A couple weeks ago, I did a surface pumpkin carving that used the depth of the rind to control how much light was emitted. Several people e-mailed and wrote in asking for an article on how I did the pumpkin carving. I'll try to explain how I went about performing the carve (there are only a few pictures because once I started carving I didn't want to stop and wash my hands so I could use my camera).
I started by designing a stencil. You can do this by hand - just draw the picture your want to carve and scale it by using a photocopier so it is the right size for your pumpkin. I used a computer with Adobe Illustrator, which, admittedly, is overkill (although I used Illustrator 10, which is still overkill). Using Illustrator, I drew up the design and scaled it and printed onto letter size paper (8.5 x 11 in.).
I placed the stencil on the pumpkin and secured it in place with tape. Some portions of the stencil needed to be cut or torn or folded over just a bit to get it to be flush on the curved surface. Once the stencil is secured, I used a thumbtack or pushpin to punch little holes along the lines. I spaced the pushpin holes about 1/4 in. apart unless there was great detail or an intersection of lines. Then I'd add additional holes as necessary.}?>
I removed the stencil and now I can still see the general pattern on my pumpkin because I have enough little holes to form the pattern. I saved the stencil for reference and even marked it up with notes concerning how deep to cut each region.
Using a paring knife, I connected the dots.
Now I had to shave down the pumpkin to the desired thicknesses. I used calipers to measure the thickness of the pumpkin where I had cut the top off so I could get an approximate measurement of how thick the rind was. Using that as a maximum depth, I worked out how deep I wanted each part of the design. The deeper it's cut, the lighter in color it will be when lit.

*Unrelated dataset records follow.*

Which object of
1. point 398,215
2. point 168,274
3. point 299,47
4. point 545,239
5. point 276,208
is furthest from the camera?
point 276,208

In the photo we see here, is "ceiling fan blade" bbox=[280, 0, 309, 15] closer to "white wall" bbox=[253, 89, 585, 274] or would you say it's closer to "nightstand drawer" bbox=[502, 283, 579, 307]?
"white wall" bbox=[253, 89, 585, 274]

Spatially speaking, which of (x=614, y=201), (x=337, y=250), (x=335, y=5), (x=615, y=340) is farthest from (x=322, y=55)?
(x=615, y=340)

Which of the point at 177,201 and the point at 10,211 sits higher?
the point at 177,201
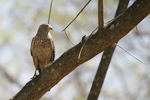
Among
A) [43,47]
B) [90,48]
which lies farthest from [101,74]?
[90,48]

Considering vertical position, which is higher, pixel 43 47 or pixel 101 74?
pixel 43 47

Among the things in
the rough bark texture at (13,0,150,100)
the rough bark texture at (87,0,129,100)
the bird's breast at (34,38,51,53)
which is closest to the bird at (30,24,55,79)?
the bird's breast at (34,38,51,53)

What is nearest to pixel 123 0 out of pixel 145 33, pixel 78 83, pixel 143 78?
pixel 145 33

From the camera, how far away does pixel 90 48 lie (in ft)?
11.2

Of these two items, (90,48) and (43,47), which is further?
(43,47)

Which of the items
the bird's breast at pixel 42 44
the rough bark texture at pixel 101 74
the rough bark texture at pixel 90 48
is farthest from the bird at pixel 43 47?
the rough bark texture at pixel 90 48

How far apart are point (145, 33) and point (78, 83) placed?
367 centimetres

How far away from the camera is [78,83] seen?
37.2 feet

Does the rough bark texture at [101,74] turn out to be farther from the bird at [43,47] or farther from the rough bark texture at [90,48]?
the rough bark texture at [90,48]

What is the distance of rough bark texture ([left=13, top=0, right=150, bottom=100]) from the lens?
3.16m

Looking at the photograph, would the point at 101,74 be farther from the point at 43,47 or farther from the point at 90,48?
the point at 90,48

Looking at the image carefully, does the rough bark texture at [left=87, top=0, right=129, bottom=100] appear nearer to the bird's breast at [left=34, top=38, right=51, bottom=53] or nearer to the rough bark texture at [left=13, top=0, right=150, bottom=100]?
the bird's breast at [left=34, top=38, right=51, bottom=53]

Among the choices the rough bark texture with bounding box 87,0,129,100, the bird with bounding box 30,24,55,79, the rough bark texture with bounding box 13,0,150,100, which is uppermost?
the bird with bounding box 30,24,55,79

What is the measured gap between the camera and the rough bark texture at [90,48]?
3.16 m
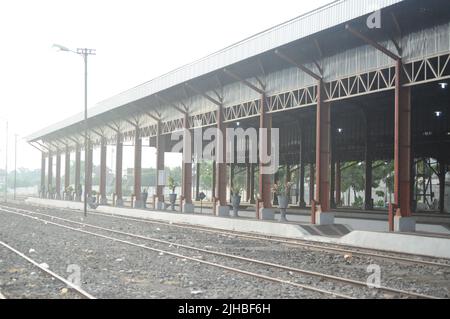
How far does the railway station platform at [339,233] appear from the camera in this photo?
1681 centimetres

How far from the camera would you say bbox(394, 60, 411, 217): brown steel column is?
20062mm

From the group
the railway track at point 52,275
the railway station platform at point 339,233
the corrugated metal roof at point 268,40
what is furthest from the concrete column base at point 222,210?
the railway track at point 52,275

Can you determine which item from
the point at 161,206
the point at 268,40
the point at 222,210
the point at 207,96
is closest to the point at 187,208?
the point at 222,210

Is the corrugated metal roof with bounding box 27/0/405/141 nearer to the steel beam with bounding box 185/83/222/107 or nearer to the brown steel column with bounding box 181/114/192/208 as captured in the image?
the steel beam with bounding box 185/83/222/107

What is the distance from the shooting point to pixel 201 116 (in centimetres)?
3512

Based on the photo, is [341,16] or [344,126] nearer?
[341,16]

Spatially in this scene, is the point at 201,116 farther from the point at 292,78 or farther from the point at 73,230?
the point at 73,230

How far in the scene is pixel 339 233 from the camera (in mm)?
23516

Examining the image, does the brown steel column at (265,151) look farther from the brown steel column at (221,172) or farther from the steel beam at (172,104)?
the steel beam at (172,104)

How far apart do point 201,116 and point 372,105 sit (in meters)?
11.0

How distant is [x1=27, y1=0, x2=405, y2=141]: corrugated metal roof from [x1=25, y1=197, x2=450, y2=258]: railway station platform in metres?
7.64

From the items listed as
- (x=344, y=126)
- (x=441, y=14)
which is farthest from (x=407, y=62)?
(x=344, y=126)

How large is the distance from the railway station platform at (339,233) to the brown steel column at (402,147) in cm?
135

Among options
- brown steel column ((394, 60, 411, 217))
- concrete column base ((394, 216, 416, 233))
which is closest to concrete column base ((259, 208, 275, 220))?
brown steel column ((394, 60, 411, 217))
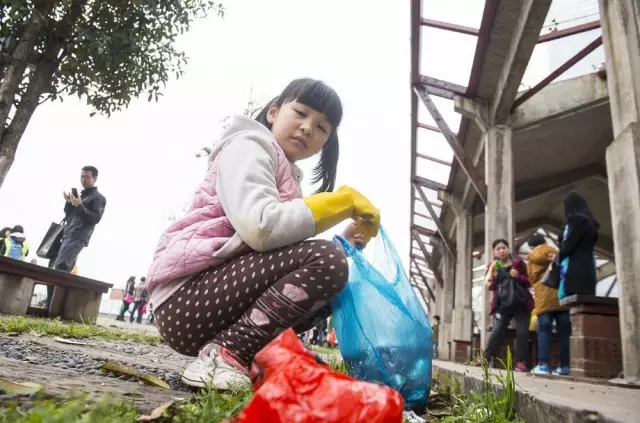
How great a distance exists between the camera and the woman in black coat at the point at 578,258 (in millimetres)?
4098

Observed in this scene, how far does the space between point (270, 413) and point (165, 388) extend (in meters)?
0.77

Using the calipers, I measured the needed depth on a slim screwdriver and taped off the head of the screw driver at that depth. I then plunged the screwdriver into the pumpkin along each cut line so it would be cut to the appropriate depth. If the screwdriver didn't go in easily, I took the paring knife and cut a parallel line next to the line I was trying to attack. When I cut a parallel line less than a millimeter away, it was easy to remove the sliver by tilting the blade of the knife. Then I continued to plunge the screwdriver around the perimeter of the shape I was working on. Once the perimeter depth was marked, I used the paring knife to cut from inside the region out to the sides, lifting pumpkin rind off until I achieved a somewhat uniform depth. Occasionally, I scraped with the screwdriver in harder to reach areas.
Working segment by segment (and constantly reapplying tape to the screwdriver at different depths), I managed to carve out the entire scene in a couple hours.

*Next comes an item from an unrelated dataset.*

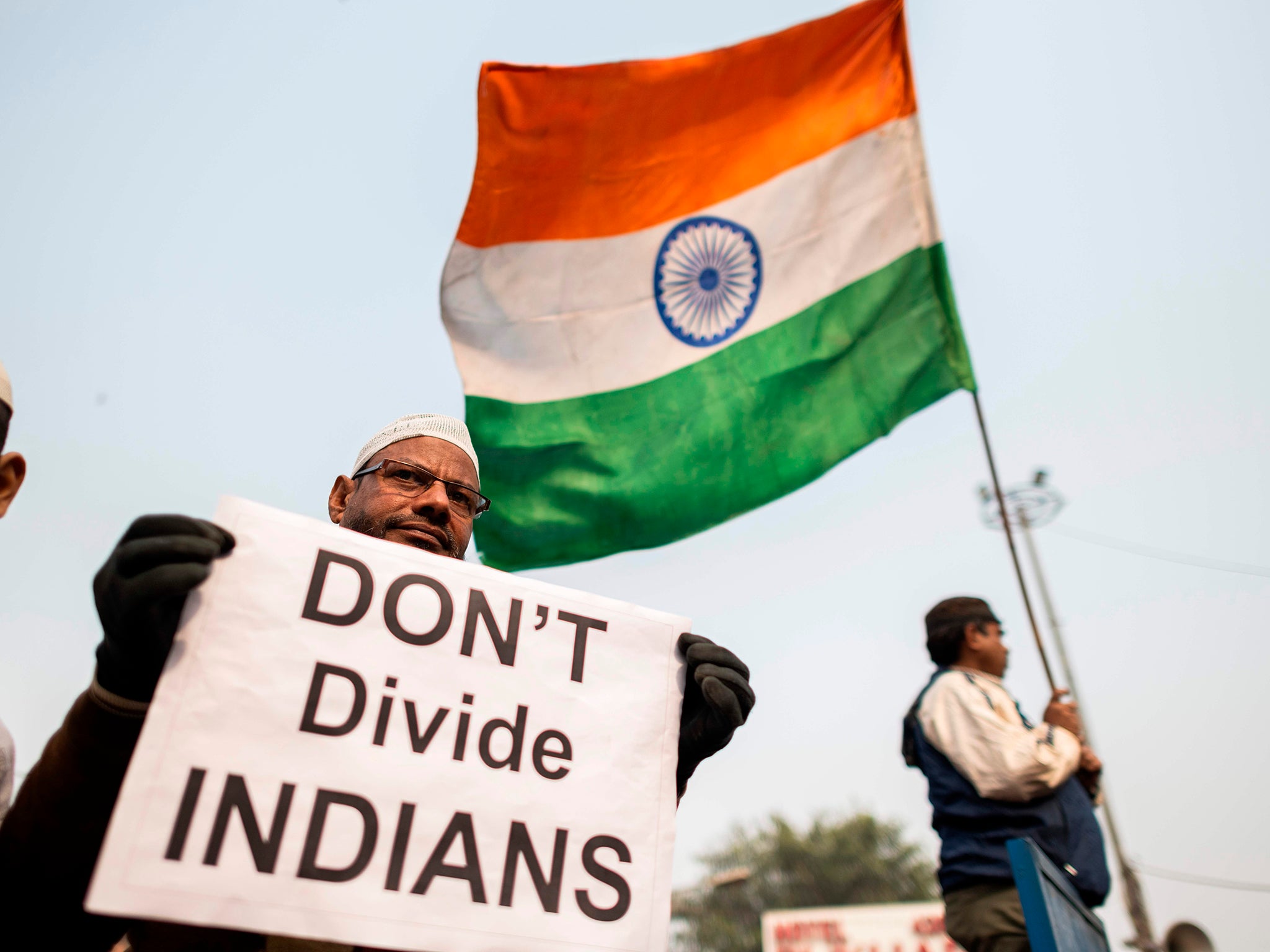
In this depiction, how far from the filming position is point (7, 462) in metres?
1.71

I then looked into how to preserve the pumpkin. With that much exposed flesh, it was sure to lose moisture and begin to wilt in no time. I had read that petroleum jelly can help seal in the moisture and protect the pumpkin, I lathered petroleum jelly over all the exposed surfaces inside and out.
Less than six days later, this is what my pumpkin looked like. The rind was so soft that when I touched it, I left finger marks in the skin of the pumpkin.
Don't leave the pumpkin out where it can be exposed to the sun. It starts to bake a bit and that softens up the pumpkin. The pumpkin also begin to rot faster and promote the growth of mold on the surface. I don't know if the petroleum jelly helped, but I do know that the sun didn't help.